I am trying to model a database that needs a very high write throughput, and reasonable read throughput. I have a distributed set of systems that are adding "event" data into the database.
Currently, the id for the event record is a Guid. I have been reading that guids don't tend to create great indexes because their random distribution means that recent data will be scattered in the disk, which can lead to paging problems.
So here is the first assumption I would like to validate: I am assuming that I wan't to choose an _id that creates a right balanced tree, such as something like an autonumber. This would be beneficial because the 2 most recent events would essentially be right next to each other on disk. Is this a correct assumption?
Assuming that (1) is correct, then I am trying to work out the best way to generate such an id. I know Mongo natively supports ObjectId, which is convenient for applications that are ok tying their data to Mongo, but my application isn't such. Since there are multiple systems producing data, simulating an "auto-number" field is a little problematic because mongo doesn't support auto-number at the server side, so the producer would have to assign the id, which is hard if they don't know what the other systems are doing.
In order to solve for this, what I am considering doing is making the _id field a compound key on { localId, producerId } where local id is an autonumber that the producer can generate because producerId will make it unique. ProducerId is something that I can negotiate among producers so that they can come up with unique ids.
So here is my next question: If my goal is to get the most recent data from all producers, then { localId, producerId } should be the preferred key ordering since localId will be right-ist and producerId will be a small cluster, and I would prefer that the 2 most recent events stay local to each other. If I inverted that order, then my reasoning for how the tree would eventually look would be something like the following:
root
/ | \
p0 p1 p2
/ | \
e0..n e0..n e0..n
where p# is the producer Id, and e# is an event.

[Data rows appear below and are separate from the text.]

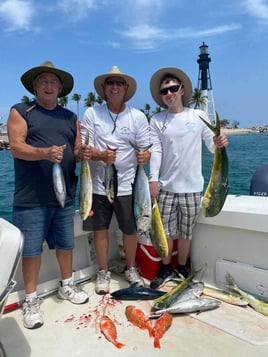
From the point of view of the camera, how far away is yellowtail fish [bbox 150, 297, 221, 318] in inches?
108

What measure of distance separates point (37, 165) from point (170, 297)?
157 cm

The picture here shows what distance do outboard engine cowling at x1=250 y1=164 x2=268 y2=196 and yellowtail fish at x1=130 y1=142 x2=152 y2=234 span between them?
A: 188cm

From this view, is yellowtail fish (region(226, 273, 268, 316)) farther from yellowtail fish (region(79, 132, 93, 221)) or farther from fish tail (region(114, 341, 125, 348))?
yellowtail fish (region(79, 132, 93, 221))

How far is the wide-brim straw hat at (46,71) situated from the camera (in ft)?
8.82

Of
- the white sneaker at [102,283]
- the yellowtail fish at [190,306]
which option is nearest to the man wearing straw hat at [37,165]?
the white sneaker at [102,283]

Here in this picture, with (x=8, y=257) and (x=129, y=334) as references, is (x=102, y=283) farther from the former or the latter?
(x=8, y=257)

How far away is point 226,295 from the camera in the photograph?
9.86 feet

This seems like it would fragment my index into p# clusters of data, and new events wouldn't necessarily be next to each other. My assumption for the preferred ordering should (please verify) look something like this instead:
root
/ | \
e0 e1 e2
/ | \
p0..n p0..n p0..n
which would seem to keep recent events near each other. ( I know that Mongo uses B-trees for indexes, but I am just trying to simplify the visual here ).
The only caveat to { localId, producerId } that I can see is that a common query by the user would be to list the most recent events by producer, which { producerId, localId } would actually handle much better. In order to get this query to work with { localId, producerId }, I am thinking that I will also need to add the producerId as a field to the document, and index that.
To be explicit about what my question here really is, I want to know if I am thinking about this problem correctly, or if there is an obviously better way to approach this.
Thanks